And the two other obvious problems aren't likely to come up for discussion.  The first is that the poverty line is, for the parts of the country where people live, a convenient work of fiction.  The poverty line for a single person is $11,500.  Our rent is more than that, and we don't live in an expensive part of California.  The poverty line for a two-person household is $15,500.  To give you a sense of how silly these figures are, we need only compute how much rent someone should be paying on that income, assuming that 30% of income makes sense.  (It doesn't, but that's another issue.)  Again, using my trusty calculator, I find that 30% of $11,500 is $287.50 a month.  You can't rent a room for that anywhere in California.  Our two-person household could spend $387.50 a month for rent, still not enough for a single room in a shared household or residential hotel.  So people who make 400% of poverty aren't really making that much money, if we also look at the cost of living.

The second problem is that our insurance costs far more than providing health care in other advanced capitalist countries.  Health care costs are higher here than in France, where new mothers receive visits from a nurse who can help with any new baby problems.  (Contrary, however, to popular misconception, the visiting nurses do not do the laundry or whip up a three-course French lunch.)  The US system is so expensive that it would be cheaper to send our elders to France, and then pay the government of France to insure them.  Dean Baker at CEPR seriously proposed this, although he used Britain as his example.  (I'd be willing to accept less subsidy for the better food.)

Only a tiny number of Democrats and no Republicans suggested that we might rein in the cost of care--paying doctors, hospitals and drug companies less, keeping our payments more in line with those of other countries.  In other countries the government determines the reasonable cost of various products and services, and that's that.  Here we had a discussion of "death panels" and government bureaucrats keeping people from obtaining needed care.

It's so much fun to realize that we're going to waste so much money and cause so much misery because our politicians suck, some because they don't believe that knowledge should play any role in decision-making, and others because they don't have the backbones of slugs.

▸ **ACTIVITIES**
1 > Answer these questions using the health care commentary:
(a) What is the poverty line for a single person?
(b) In which country do new mothers receive visits from a nurse?
(c) Which country did Dean Baker use as his example?
2 > Copy word for word everything in the health care commentary from "Only a tiny" down to "backbones of slugs.".
3 > Resume the health care commentary from where it stops.
These records have no connection to the health care commentary.

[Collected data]
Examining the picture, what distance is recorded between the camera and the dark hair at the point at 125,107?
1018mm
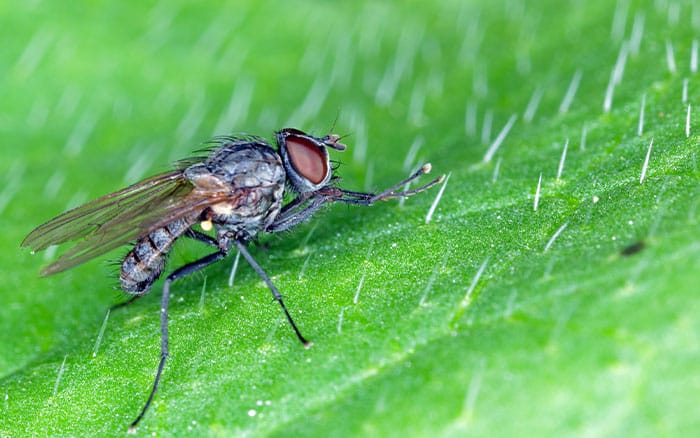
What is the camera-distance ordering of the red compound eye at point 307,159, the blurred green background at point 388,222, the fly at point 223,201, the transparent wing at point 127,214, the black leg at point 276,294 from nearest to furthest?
the blurred green background at point 388,222
the black leg at point 276,294
the transparent wing at point 127,214
the fly at point 223,201
the red compound eye at point 307,159

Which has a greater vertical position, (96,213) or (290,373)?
(96,213)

▸ **ANSWERS TO THE PROBLEMS**
1 >
(a) $11,500
(b) France
(c) Britain

2 >
Only a tiny number of Democrats and no Republicans suggested that we might rein in the cost of care--paying doctors, hospitals and drug companies less, keeping our payments more in line with those of other countries.  In other countries the government determines the reasonable cost of various products and services, and that's that.  Here we had a discussion of "death panels" and government bureaucrats keeping people from obtaining needed care.

It's so much fun to realize that we're going to waste so much money and cause so much misery because our politicians suck, some because they don't believe that knowledge should play any role in decision-making, and others because they don't have the backbones of slugs.

3 >
Saturday, November 16, 2013

More Stupid

I'm always amazed at the dumbness of men.  I mean, what woman would suggest that you could have services for children (housing, health care, education etc.) without having the same for the kids' mothers?  But a university professor actually said this to me once.  I didn't bother to respond.  And how would this happen?  The kids would get the nice, subsidized apartment, but Mom would head off to the homeless shelter, I guess after fixing dinner, helping with homework and tucking the kids into bed.  Is it possible for nearly 50% of the population to be this clueless?

Yes, it is.  And we find another example of this in the current debate over Obamacare. Men seem not to understand their role in making babies.  Now this is a family-friendly blog, so I will not go into great detail about the role of men in conception, but will simply note that their role is critical.  Babies would not be made without them.  And that their medical care plans would include the cost of maternity care is not some "subsidy" to women, but a recognition that not only men, but all of us, have an interest in birthing healthy babies, just as we all have an interest in good roads, sewage systems, and educational institutions.

Thursday, November 7, 2013

On the Election

Much has been made of the Tea Party defeat in Virginia.  But the most important point is that McAuliffe barely won against a wacko who wanted to eliminate all abortion rights, ban contraception and treat immigrants as pests to be controlled.  What is most important is that McAuliffe represents all that is wrong with the Democrats, and Democrats like this can barely defeat the Tea Party.  That's not a good sign.

As for Chris Christie, we can turn to the New Jersey experience with Jon Corzine.  He probably gave Democratic governors there a bad rap for the next 15 years or so.  Of course, Christie is also less nutty than many Republican candidates.